↓
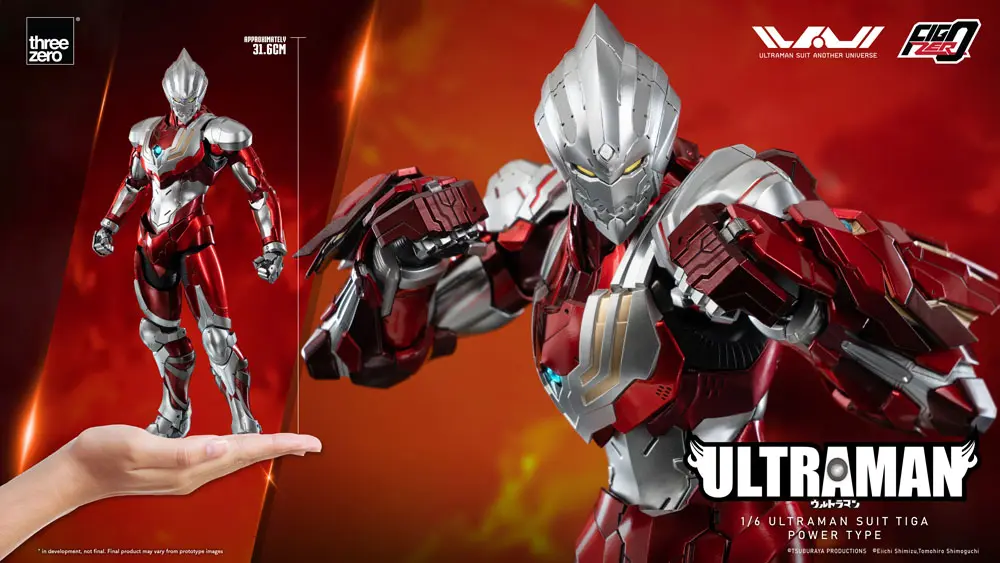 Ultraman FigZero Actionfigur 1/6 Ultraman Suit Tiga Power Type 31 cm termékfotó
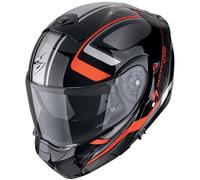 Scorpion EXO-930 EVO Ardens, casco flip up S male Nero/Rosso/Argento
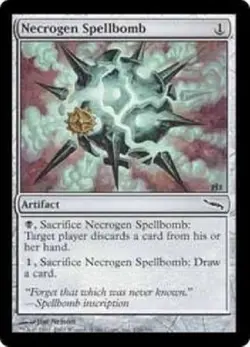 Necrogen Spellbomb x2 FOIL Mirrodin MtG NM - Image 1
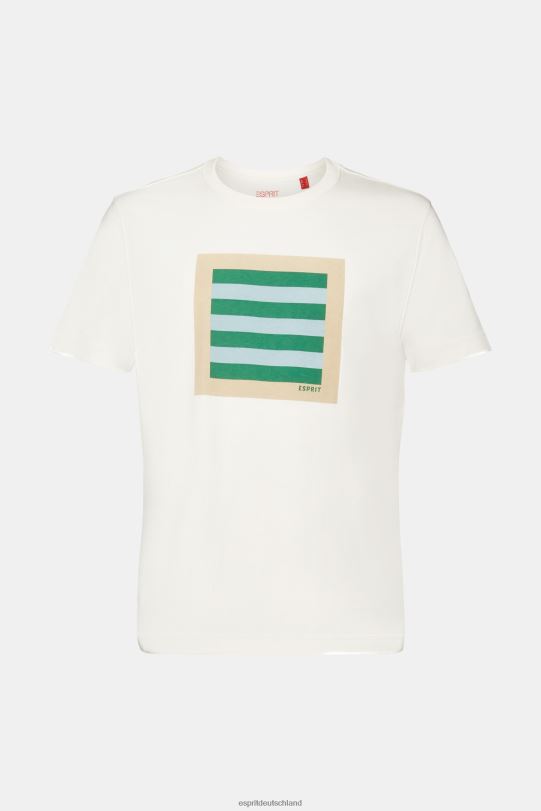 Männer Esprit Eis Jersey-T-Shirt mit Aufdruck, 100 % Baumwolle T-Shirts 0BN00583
↑
↓
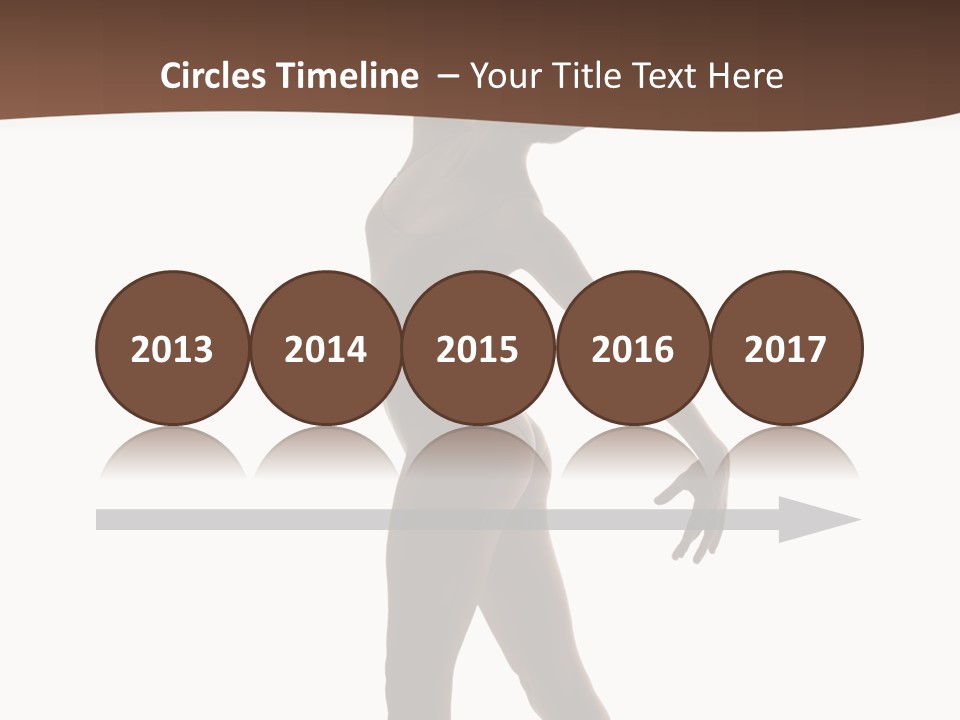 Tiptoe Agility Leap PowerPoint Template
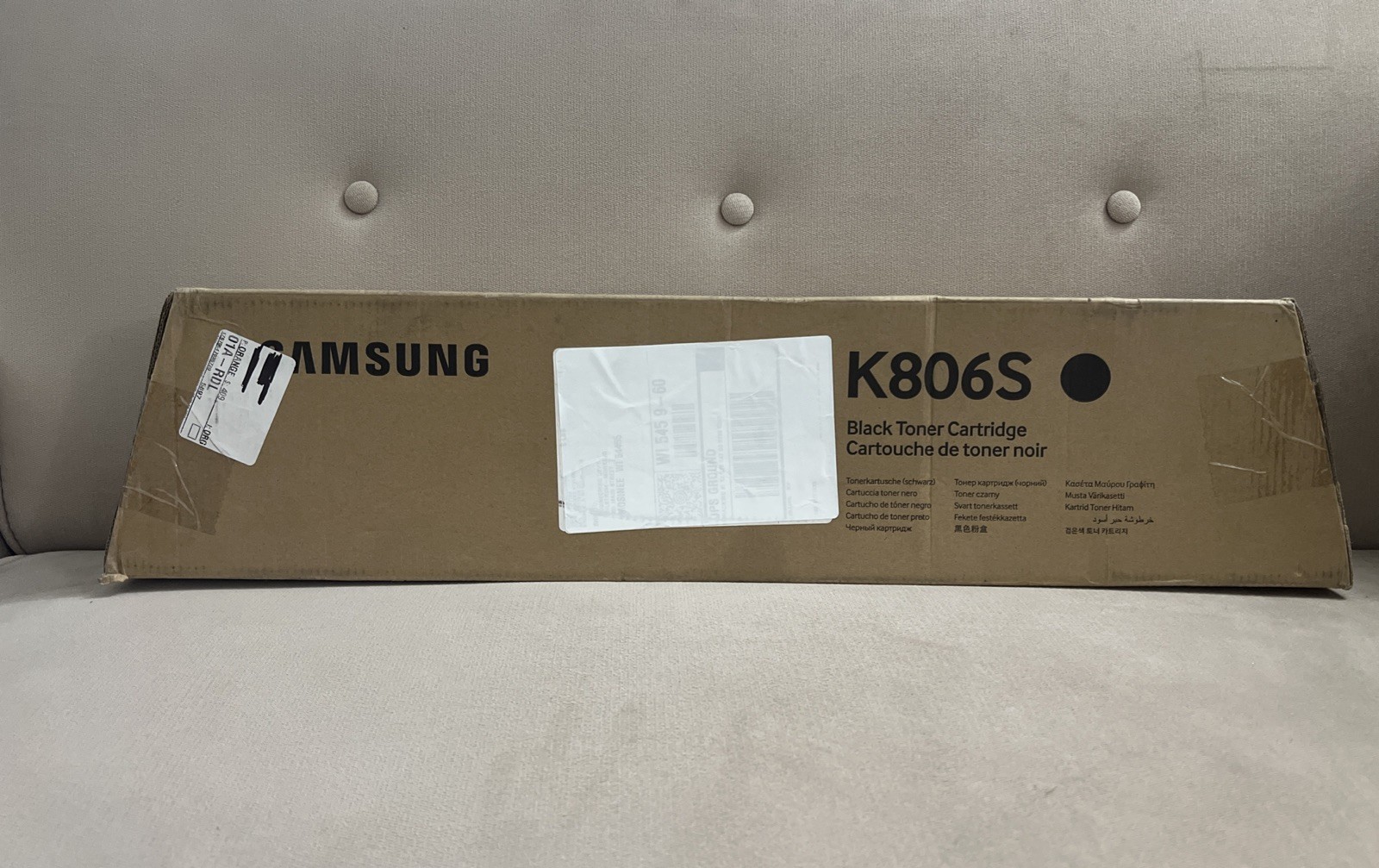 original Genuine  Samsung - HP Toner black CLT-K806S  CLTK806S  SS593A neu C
↑
__Exercise__: Beginning with the line that contains "Tiptoe Agility Leap PowerPoint Template" and ending with the line that contains "SS593A neu C", reproduce the listing exactly, pictures excluded.

__Solution to this task__:
 Tiptoe Agility Leap PowerPoint Template
 original Genuine  Samsung - HP Toner black CLT-K806S  CLTK806S  SS593A neu C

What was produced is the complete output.